▸ **TÂCHES À RÉALISER**
1. D'après le texte sur le savoir autochtone, quel est l'objectif de ce savoir ?
2. Reprenez le texte sur le savoir autochtone à la suite de sa dernière phrase.

▸ **BLOC DE TEXTE**
+ + +

La Directrice du programme pour les peuples autochtones et traditionnels de Conservation International, Mme MINNIE DEGAWAN, a voulu tout d’abord combattre les fausses idées sur le savoir traditionnel et autochtone, en précisant ce qu’il est exactement.  Ce savoir, a-t-elle ainsi souligné, a permis aux peuples autochtones de vivre pendant des centaines d’années.  Ce savoir s’est acquis au bout de plusieurs centaines de contact avec la Terre.  Il est transmis de génération en génération.  Son objectif est de garantir la survie de la communauté.  Mme Degawan a ensuite assuré que les peuples autochtones sont prêts à partager ce savoir pour le bien de tous.  « Les peuples autochtones ont quelque chose à donner et sont prêts à recevoir. »  L’experte a cependant prévenu que la croissance du savoir autochtone est menacée par les expropriations des terres autochtones.  Elle a donc recommandé le renforcement du pouvoir d’action de ces peuples, leur participation à ce genre de Forum au niveau mondial, la reconnaissance de leurs droits fonciers et la spécificité du savoir autochtone « qui n’est ni inférieur ni supérieur aux autres connaissances ».

+ + +

▸ **ENREGISTREMENTS PRÉSENTÉS**
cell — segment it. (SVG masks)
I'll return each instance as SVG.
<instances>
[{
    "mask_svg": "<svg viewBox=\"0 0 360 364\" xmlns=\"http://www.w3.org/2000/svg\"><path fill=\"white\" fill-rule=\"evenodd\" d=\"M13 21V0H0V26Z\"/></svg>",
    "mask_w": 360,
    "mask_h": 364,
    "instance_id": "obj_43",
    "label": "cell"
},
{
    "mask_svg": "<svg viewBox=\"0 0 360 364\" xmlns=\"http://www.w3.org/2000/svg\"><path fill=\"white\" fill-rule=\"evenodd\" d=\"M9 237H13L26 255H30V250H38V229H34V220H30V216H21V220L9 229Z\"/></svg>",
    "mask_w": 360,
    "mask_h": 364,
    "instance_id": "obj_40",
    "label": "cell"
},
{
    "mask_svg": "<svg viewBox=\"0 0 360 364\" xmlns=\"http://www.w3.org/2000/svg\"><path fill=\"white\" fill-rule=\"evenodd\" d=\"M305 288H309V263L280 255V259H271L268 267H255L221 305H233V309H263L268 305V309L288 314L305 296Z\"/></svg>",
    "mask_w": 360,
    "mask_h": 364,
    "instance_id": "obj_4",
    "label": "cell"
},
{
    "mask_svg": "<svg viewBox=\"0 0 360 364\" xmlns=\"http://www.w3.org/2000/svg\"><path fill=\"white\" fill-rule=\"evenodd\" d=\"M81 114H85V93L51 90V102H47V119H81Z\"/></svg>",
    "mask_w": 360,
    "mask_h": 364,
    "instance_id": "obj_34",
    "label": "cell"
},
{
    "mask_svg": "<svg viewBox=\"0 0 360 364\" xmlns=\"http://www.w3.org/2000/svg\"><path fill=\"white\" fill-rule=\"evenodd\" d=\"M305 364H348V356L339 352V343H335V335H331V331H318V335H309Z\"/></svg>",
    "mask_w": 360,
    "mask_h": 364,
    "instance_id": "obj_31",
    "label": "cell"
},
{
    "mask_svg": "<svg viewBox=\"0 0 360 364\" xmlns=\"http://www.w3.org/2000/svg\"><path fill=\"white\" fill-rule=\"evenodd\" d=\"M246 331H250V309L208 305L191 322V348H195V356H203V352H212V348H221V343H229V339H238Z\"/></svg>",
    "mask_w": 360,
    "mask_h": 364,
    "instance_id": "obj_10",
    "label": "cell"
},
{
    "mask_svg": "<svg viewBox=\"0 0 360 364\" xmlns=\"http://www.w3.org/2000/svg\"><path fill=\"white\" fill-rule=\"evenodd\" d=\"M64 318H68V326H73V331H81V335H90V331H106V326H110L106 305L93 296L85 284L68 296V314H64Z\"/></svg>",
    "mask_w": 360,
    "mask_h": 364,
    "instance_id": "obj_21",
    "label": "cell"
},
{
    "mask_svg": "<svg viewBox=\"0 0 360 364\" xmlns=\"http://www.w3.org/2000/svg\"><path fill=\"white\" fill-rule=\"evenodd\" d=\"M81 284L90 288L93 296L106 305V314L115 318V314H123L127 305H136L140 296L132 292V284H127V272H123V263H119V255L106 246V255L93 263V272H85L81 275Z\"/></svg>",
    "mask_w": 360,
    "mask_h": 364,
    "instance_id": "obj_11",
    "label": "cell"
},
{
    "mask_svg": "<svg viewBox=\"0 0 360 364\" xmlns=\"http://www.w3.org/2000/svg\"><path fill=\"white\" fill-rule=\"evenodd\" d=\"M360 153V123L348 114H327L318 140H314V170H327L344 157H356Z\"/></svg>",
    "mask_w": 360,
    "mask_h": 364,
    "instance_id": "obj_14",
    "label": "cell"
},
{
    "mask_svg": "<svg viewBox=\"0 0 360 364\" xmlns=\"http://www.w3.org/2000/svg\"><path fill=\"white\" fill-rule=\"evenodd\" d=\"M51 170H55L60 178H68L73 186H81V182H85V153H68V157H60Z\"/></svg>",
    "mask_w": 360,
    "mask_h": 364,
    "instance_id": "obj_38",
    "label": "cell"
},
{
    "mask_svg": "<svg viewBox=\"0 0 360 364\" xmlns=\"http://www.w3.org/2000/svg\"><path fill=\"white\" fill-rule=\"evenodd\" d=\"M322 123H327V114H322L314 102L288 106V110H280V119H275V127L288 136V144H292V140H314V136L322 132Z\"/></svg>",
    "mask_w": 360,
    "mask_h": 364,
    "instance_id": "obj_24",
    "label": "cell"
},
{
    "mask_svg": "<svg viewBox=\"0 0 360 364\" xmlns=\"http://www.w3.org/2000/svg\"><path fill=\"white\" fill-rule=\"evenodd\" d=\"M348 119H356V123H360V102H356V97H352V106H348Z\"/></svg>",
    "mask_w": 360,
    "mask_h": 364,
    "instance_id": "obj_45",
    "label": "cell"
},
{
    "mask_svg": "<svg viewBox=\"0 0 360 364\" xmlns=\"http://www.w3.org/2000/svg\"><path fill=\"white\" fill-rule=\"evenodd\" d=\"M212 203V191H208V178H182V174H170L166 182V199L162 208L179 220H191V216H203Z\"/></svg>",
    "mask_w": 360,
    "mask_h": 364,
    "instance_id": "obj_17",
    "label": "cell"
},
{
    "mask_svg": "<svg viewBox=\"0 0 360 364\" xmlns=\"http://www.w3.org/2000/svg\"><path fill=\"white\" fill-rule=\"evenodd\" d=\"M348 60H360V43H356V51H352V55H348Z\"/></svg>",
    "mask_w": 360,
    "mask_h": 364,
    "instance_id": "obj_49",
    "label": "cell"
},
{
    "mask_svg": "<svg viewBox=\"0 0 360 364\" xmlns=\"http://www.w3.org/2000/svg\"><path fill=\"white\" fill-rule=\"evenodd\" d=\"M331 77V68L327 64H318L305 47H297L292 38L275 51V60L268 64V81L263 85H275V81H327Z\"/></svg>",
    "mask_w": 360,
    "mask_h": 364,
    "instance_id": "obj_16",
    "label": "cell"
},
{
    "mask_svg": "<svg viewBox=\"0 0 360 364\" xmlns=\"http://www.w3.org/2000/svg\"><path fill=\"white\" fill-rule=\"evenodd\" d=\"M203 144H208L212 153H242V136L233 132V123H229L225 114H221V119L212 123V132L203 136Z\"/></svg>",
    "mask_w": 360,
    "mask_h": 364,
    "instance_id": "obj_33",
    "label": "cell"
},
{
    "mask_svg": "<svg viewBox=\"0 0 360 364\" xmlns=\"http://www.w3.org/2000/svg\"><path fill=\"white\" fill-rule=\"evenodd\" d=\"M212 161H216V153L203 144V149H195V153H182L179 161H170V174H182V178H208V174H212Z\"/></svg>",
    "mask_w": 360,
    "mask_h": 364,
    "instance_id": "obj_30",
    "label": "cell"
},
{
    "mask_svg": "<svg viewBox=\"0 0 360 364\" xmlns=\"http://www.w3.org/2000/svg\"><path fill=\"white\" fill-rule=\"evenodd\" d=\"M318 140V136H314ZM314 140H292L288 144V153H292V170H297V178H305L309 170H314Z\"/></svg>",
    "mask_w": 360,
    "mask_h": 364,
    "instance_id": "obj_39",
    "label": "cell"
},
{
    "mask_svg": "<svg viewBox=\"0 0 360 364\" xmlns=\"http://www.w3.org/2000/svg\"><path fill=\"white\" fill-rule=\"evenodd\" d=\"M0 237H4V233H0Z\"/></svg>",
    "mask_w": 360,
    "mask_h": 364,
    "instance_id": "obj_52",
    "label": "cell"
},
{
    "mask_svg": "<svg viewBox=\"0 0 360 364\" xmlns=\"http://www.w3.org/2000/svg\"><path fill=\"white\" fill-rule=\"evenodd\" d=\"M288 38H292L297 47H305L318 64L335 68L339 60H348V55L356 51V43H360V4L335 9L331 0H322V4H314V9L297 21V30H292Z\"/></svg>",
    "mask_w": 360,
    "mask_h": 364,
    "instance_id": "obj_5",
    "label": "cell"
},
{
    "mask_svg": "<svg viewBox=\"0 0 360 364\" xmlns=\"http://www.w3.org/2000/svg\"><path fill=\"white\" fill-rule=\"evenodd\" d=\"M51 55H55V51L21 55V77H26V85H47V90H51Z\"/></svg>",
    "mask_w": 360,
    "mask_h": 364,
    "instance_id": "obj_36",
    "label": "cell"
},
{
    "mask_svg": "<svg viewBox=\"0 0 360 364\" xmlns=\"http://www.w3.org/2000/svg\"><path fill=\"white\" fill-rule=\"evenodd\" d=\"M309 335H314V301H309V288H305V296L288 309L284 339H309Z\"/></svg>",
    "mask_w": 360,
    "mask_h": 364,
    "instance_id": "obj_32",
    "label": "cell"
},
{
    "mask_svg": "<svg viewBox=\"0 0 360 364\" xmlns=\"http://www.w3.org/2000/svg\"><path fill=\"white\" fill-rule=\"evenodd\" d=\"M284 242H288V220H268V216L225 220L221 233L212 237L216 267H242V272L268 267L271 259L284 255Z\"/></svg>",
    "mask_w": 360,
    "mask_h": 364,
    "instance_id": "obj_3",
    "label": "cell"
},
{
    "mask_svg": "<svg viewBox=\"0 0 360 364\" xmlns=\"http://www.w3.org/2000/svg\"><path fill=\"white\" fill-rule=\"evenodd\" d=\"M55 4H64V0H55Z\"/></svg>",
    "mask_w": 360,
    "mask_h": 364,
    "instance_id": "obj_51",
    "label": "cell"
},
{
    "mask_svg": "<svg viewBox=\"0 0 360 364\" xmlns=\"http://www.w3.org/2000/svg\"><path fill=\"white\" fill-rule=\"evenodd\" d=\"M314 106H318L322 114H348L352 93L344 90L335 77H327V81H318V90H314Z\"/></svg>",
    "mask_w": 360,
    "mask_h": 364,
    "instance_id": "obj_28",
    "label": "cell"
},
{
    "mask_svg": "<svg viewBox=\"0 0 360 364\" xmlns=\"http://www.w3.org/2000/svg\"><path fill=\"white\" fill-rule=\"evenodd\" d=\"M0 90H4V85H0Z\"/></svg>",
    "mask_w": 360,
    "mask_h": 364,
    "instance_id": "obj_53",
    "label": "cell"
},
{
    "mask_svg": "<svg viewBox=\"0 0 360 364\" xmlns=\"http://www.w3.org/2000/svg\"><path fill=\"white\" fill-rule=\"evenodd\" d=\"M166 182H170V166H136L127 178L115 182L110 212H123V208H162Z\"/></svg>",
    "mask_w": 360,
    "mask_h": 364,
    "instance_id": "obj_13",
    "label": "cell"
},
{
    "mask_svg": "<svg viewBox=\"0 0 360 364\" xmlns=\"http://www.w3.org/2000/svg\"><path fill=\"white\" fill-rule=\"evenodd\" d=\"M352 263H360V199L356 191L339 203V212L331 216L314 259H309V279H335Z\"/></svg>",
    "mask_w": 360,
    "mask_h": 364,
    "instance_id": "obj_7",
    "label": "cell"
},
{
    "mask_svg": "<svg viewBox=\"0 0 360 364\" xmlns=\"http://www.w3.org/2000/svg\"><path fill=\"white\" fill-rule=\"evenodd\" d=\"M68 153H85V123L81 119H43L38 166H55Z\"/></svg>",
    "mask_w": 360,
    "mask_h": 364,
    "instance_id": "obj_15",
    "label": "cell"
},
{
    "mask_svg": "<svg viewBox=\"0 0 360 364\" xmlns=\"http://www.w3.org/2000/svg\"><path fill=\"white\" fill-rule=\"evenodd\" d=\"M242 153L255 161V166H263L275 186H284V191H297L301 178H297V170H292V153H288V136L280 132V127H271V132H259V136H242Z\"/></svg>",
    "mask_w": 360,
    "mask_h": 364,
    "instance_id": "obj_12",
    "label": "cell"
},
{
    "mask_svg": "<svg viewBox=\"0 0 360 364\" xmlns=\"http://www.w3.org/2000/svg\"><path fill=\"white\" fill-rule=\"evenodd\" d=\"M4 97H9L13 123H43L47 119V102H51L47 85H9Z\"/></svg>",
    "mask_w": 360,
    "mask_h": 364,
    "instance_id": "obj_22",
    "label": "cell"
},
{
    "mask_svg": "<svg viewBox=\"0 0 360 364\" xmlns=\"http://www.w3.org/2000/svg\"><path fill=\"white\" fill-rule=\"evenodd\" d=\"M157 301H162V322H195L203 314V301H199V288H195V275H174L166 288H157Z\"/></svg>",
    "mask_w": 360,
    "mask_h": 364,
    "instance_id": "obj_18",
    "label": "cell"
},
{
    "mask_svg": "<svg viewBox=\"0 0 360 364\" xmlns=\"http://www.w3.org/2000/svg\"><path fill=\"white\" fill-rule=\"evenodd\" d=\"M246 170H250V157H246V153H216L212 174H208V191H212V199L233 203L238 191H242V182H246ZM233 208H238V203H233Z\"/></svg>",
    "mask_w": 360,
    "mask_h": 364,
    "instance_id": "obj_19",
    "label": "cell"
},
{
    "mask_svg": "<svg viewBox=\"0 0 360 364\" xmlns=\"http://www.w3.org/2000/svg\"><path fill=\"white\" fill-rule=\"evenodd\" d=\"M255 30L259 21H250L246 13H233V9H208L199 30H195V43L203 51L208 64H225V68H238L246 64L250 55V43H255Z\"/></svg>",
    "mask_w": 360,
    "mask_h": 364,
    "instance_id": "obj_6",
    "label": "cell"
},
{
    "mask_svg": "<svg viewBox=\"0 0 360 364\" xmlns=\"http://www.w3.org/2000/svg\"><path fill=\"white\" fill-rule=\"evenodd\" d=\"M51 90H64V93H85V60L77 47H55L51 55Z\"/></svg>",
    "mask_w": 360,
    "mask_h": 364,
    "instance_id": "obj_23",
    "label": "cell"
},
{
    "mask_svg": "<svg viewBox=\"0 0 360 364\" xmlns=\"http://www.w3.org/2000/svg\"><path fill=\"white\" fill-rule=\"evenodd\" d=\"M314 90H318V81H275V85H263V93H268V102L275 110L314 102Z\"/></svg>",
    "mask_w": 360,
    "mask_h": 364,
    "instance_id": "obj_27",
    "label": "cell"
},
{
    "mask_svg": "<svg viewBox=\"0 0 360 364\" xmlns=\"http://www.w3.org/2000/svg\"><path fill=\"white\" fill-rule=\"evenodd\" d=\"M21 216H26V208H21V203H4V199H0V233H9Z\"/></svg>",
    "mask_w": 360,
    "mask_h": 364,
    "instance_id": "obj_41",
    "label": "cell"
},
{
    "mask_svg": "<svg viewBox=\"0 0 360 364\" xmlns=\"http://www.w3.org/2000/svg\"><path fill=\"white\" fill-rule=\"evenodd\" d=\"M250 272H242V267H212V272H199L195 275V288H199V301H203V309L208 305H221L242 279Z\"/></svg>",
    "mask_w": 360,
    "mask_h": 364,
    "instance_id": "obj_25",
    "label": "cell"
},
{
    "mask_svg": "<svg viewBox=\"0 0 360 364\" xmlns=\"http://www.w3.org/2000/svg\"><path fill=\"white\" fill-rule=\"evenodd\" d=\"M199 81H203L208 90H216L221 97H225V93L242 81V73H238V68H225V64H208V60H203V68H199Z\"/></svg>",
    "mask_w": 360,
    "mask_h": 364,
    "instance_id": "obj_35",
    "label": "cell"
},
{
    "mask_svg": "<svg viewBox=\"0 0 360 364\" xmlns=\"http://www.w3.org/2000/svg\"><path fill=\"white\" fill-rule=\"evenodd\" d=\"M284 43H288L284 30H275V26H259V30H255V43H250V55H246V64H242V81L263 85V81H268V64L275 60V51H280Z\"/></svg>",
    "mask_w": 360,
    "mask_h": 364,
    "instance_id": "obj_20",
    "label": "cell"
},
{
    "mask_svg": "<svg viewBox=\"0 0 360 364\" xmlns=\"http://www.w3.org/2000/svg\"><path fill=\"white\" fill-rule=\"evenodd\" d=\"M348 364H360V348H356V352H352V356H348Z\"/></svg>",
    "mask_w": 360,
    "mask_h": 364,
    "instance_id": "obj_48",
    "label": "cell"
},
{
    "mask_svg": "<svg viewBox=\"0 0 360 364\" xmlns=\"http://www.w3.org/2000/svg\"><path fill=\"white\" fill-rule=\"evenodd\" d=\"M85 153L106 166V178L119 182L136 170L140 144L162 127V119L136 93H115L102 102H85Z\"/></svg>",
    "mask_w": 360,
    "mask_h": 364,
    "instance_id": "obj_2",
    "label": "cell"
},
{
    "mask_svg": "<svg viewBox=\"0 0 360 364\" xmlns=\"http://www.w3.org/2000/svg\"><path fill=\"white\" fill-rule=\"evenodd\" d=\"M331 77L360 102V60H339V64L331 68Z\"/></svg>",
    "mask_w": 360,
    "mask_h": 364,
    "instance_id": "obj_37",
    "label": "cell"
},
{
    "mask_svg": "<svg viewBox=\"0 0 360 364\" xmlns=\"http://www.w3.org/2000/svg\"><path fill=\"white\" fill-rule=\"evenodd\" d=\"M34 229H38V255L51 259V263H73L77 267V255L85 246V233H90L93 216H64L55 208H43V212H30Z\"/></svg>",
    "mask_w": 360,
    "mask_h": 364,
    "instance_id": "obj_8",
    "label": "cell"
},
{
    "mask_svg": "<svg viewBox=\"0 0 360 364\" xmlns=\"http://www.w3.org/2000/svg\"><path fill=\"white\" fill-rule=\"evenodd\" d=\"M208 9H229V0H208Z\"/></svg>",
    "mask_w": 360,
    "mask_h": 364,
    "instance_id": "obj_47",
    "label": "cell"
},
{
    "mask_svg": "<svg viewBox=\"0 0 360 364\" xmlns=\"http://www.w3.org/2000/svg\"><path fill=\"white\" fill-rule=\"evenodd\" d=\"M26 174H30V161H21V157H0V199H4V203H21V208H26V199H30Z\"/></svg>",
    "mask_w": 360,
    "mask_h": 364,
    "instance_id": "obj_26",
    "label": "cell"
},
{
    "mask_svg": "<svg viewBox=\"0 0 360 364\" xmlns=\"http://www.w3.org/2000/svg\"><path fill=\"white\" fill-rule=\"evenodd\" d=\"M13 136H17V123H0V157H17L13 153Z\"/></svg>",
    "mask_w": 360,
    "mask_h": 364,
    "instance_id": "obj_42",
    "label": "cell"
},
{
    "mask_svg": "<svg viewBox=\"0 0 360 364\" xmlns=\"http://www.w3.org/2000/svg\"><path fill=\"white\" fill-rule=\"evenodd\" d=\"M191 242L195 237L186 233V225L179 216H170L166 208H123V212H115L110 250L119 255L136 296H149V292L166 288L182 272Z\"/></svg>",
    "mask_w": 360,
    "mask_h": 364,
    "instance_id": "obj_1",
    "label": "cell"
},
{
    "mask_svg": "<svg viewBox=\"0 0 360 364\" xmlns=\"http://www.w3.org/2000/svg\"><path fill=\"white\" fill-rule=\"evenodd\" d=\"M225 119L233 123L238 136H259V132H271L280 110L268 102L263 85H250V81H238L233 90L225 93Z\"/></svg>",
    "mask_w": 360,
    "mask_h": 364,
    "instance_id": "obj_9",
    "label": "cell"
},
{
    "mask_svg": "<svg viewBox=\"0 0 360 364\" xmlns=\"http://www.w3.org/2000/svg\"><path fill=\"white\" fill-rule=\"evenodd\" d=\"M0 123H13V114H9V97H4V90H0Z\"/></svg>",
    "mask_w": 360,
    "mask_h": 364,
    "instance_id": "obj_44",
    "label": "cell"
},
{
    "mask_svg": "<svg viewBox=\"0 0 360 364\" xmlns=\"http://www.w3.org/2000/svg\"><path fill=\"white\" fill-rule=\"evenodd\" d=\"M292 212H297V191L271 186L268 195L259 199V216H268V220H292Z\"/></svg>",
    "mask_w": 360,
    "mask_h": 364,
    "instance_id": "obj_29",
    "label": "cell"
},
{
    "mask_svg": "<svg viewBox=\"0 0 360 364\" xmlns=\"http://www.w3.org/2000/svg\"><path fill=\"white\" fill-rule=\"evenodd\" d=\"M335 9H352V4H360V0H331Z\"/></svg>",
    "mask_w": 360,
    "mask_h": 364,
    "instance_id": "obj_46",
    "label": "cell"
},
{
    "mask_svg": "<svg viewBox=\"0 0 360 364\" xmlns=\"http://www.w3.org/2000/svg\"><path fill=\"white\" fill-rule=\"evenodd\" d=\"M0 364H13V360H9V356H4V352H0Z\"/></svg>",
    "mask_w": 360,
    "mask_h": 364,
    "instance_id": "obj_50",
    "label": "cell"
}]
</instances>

+ + +

▸ **RÉPONSES PAR TÂCHE**
1. Garantir la survie de la communauté.

2.
Le Directeur exécutif de « The Arctic Eider Society », Sanikiluaq, M. JOEL HEATH, a présenté les différents aspects du savoir de peuple autochtone inuit de l’Arctique dans les domaines de la pêche, de l’agriculture, de météorologie, de la protection des phoques, des connaissances qui peuvent être mises à la disposition et au service de la communauté.  Ces connaissances peuvent être utilisées pour la recherche et le développement, a précisé M. Heath pour qui il suffit tout simplement de suivre les exemples du peuple autochtone.  L’expert a aussi recommandé de mettre l’accent sur le développement de l’Internet dans le territoire autochtone pour faciliter la recherche et les échanges d’informations.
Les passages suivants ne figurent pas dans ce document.